**INSTRUCTIONS TO FOLLOW**
Rewrite the lines from the first one through the line with "270L6 267L1 275V328L8", substituting "object_id" for "instance_id" and leaving everything else as it is.

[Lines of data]

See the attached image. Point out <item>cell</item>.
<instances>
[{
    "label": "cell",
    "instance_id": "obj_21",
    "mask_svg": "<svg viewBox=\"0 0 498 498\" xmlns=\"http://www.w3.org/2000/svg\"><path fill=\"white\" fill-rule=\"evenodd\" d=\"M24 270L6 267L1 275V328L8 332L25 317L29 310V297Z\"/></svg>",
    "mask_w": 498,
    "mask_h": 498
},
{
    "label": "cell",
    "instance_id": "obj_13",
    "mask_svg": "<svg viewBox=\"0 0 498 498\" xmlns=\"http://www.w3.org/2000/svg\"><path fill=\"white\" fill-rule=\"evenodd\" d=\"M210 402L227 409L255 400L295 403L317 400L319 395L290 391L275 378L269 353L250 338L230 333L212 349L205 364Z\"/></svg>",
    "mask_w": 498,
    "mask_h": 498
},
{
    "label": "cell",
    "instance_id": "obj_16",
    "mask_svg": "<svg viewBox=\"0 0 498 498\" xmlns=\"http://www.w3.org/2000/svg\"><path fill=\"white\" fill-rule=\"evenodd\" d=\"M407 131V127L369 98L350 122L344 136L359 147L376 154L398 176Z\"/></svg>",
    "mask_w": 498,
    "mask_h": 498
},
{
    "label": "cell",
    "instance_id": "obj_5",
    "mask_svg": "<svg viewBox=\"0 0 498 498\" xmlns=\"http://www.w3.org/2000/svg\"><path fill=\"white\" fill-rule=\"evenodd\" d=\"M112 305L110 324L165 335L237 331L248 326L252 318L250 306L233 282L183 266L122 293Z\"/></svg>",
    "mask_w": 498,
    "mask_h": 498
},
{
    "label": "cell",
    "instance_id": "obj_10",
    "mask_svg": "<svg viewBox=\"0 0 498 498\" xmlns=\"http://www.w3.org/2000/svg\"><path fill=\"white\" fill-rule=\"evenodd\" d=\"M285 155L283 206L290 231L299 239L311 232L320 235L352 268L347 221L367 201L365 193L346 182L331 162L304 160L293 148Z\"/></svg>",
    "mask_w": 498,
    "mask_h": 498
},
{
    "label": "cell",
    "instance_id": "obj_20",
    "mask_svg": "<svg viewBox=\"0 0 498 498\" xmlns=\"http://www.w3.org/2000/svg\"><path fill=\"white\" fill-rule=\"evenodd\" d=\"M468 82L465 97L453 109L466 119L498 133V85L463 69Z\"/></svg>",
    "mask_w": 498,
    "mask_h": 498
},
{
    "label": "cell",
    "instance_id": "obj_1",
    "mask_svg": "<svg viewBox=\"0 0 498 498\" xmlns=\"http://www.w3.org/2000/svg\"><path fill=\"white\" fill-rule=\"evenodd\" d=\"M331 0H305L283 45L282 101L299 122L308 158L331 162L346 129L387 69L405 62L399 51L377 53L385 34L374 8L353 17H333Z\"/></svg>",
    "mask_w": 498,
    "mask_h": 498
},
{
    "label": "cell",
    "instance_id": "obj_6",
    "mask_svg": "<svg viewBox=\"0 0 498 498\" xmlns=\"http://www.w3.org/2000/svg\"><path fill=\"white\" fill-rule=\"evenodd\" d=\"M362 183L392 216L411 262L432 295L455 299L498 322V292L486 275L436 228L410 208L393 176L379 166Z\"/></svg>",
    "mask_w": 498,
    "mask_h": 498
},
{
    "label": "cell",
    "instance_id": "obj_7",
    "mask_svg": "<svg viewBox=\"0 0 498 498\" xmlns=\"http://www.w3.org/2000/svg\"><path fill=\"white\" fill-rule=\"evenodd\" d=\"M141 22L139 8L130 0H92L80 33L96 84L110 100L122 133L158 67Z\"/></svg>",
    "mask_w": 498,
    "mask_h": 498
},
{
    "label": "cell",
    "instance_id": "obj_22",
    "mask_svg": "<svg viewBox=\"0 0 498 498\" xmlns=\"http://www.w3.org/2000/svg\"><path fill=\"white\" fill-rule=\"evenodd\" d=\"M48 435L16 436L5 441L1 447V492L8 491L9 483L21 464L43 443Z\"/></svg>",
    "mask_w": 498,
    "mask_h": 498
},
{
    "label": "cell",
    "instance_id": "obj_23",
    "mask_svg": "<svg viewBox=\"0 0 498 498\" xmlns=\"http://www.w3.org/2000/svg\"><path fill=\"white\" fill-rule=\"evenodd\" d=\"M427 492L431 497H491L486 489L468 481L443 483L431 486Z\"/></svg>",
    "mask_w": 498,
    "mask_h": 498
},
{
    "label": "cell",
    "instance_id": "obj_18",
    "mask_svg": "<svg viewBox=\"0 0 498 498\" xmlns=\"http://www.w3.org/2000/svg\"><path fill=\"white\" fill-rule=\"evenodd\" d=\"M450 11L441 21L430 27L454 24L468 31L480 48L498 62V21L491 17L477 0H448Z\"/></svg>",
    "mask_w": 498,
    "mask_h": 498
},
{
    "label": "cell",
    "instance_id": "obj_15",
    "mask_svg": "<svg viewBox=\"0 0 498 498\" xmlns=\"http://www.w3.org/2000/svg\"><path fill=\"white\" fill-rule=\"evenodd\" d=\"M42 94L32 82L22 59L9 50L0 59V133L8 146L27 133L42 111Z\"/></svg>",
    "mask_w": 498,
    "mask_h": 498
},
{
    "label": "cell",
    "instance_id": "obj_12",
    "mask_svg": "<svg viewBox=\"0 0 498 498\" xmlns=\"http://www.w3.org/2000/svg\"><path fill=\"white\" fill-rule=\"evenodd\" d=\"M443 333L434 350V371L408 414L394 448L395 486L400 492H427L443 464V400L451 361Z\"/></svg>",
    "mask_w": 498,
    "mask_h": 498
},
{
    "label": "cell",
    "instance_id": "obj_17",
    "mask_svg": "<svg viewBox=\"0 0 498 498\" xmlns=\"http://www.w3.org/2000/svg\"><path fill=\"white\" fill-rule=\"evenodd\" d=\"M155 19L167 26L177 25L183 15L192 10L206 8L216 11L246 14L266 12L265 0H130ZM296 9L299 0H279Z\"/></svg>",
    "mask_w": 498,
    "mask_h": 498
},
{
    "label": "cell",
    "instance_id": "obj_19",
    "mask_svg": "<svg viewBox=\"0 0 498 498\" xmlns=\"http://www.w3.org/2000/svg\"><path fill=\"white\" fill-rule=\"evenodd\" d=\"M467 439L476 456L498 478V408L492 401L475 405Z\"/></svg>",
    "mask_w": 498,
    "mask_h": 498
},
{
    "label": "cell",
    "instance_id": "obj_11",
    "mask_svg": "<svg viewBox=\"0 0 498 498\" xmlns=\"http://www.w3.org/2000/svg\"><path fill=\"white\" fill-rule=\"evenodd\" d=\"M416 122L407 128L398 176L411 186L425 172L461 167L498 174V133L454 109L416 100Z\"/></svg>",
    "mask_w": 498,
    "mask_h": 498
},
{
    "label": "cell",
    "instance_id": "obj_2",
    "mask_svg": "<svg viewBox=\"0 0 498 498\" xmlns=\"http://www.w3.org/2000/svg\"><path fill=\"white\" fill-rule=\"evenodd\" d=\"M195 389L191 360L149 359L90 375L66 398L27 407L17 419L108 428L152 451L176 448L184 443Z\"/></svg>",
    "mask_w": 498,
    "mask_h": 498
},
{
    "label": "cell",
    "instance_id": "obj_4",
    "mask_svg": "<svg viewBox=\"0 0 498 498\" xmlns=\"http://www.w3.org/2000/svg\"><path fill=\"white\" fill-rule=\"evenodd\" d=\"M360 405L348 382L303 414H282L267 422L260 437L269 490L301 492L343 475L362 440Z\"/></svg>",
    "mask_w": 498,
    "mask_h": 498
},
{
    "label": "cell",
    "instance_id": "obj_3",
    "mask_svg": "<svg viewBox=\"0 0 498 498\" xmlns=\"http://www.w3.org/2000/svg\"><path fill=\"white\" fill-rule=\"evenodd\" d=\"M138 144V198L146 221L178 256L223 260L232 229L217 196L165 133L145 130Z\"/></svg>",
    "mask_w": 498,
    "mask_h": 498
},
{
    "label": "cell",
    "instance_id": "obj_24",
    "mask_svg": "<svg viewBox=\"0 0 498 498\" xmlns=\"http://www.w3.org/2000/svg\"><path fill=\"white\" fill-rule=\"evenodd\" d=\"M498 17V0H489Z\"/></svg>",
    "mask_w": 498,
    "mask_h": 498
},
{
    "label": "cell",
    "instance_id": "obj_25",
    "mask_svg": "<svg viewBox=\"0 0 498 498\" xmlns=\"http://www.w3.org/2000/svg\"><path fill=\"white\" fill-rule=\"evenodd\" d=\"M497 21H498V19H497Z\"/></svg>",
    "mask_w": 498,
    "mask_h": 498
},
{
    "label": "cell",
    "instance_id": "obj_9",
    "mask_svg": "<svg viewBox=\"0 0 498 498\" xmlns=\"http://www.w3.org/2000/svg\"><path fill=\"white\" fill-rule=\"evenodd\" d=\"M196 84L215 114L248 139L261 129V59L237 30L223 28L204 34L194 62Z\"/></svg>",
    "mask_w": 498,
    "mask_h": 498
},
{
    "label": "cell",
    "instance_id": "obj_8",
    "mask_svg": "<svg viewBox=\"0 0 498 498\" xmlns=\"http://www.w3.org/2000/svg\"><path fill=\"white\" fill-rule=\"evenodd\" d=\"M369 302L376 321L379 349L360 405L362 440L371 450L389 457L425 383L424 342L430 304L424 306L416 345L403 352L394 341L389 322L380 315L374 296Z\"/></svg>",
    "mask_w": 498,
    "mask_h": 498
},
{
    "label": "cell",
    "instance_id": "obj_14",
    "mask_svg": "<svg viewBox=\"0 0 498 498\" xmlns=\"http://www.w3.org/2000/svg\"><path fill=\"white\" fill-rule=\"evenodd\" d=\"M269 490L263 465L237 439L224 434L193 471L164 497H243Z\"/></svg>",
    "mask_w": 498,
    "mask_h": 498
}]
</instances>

**RESULT**
See the attached image. Point out <item>cell</item>.
<instances>
[{
    "label": "cell",
    "object_id": "obj_21",
    "mask_svg": "<svg viewBox=\"0 0 498 498\" xmlns=\"http://www.w3.org/2000/svg\"><path fill=\"white\" fill-rule=\"evenodd\" d=\"M24 270L6 267L1 275V328L8 332L25 317L29 310V297Z\"/></svg>",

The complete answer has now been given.